ABSTRACT

Artificial Intelligence with Machine Learning and Neural Network approaches has explored major application areas from marketing to research. AI is being used in a variety of business areas (medical care, Information Technology, power, agribusiness, clothing, engineering, intelligent cities, touristy, and transportation), as well as administration and marketing operations (Human Resources, client services, reverse engineering, sound body and security, project administration, recommendations, organizational monitoring, and automation implementation)[2]. Nowadays, the Textile Industry is highly automated with different AI algorithms.
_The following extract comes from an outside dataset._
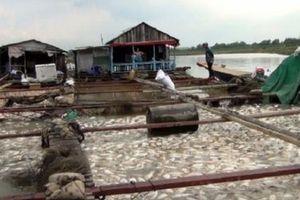 Đồng Nai: Gần 1.000 tấn cá bè chết trắng trên sông La Ngà là do rác thải, ô nhiễm nguồn nước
In textile fabric inspection, artificial intelligence techniques such as neural networks and artificial vision are utilised to improve the performance of productive systems[3]. This study presents in detail how various Intelligent Learning Techniques such as Support Vector Machine, Bayesian Classification, Decision Tree, and K-Nearest Neighbour are implemented in the textile industry to overcome the problems with the traditional methods they are implementing. It also illustrates clearly the various Neural Network approaches such as Artificial Neural Networks, and Convolutional Neural Networks to provide better performance in textile applications. We conclude this work with comparisons of different Machine Learning and Neural Network Approaches, their advantages and how they can be used to overcome the current challenges in the field of the Textile Industry. The detailed survey represents the optimal strategy that can be implemented in the textile industry as neural network approaches.